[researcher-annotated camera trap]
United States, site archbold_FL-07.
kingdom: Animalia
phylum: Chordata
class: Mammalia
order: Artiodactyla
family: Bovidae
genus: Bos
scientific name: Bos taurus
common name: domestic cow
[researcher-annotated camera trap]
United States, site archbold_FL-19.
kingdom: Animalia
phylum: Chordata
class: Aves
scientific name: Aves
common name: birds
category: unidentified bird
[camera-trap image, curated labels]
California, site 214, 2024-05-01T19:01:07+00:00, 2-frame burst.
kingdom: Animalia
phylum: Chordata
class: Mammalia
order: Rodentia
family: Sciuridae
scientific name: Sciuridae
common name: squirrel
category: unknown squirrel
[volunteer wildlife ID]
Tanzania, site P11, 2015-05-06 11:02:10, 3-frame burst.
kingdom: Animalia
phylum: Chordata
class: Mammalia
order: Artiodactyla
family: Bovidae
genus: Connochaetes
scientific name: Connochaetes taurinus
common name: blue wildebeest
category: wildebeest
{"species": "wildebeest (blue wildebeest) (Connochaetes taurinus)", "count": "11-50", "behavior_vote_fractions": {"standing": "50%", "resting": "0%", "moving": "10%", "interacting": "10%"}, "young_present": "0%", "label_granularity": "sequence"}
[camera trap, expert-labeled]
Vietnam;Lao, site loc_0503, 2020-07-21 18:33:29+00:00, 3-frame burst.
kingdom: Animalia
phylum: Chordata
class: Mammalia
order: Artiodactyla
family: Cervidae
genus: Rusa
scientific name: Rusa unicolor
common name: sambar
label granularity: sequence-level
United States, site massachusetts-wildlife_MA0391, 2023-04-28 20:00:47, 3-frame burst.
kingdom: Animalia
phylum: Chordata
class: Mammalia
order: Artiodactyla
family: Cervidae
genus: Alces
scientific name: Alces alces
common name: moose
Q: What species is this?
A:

++++++++++

▶ **EXERCISE BRIEF**
The whole listing above needs to be transcribed exactly.

▶ **RESPONSE TO THIS TASK**
[researcher-annotated camera trap]
United States, site archbold_FL-07.
kingdom: Animalia
phylum: Chordata
class: Mammalia
order: Artiodactyla
family: Bovidae
genus: Bos
scientific name: Bos taurus
common name: domestic cow
[researcher-annotated camera trap]
United States, site archbold_FL-19.
kingdom: Animalia
phylum: Chordata
class: Aves
scientific name: Aves
common name: birds
category: unidentified bird
[camera-trap image, curated labels]
California, site 214, 2024-05-01T19:01:07+00:00, 2-frame burst.
kingdom: Animalia
phylum: Chordata
class: Mammalia
order: Rodentia
family: Sciuridae
scientific name: Sciuridae
common name: squirrel
category: unknown squirrel
[volunteer wildlife ID]
Tanzania, site P11, 2015-05-06 11:02:10, 3-frame burst.
kingdom: Animalia
phylum: Chordata
class: Mammalia
order: Artiodactyla
family: Bovidae
genus: Connochaetes
scientific name: Connochaetes taurinus
common name: blue wildebeest
category: wildebeest
{"species": "wildebeest (blue wildebeest) (Connochaetes taurinus)", "count": "11-50", "behavior_vote_fractions": {"standing": "50%", "resting": "0%", "moving": "10%", "interacting": "10%"}, "young_present": "0%", "label_granularity": "sequence"}
[camera trap, expert-labeled]
Vietnam;Lao, site loc_0503, 2020-07-21 18:33:29+00:00, 3-frame burst.
kingdom: Animalia
phylum: Chordata
class: Mammalia
order: Artiodactyla
family: Cervidae
genus: Rusa
scientific name: Rusa unicolor
common name: sambar
label granularity: sequence-level
United States, site massachusetts-wildlife_MA0391, 2023-04-28 20:00:47, 3-frame burst.
kingdom: Animalia
phylum: Chordata
class: Mammalia
order: Artiodactyla
family: Cervidae
genus: Alces
scientific name: Alces alces
common name: moose
Q: What species is this?
A:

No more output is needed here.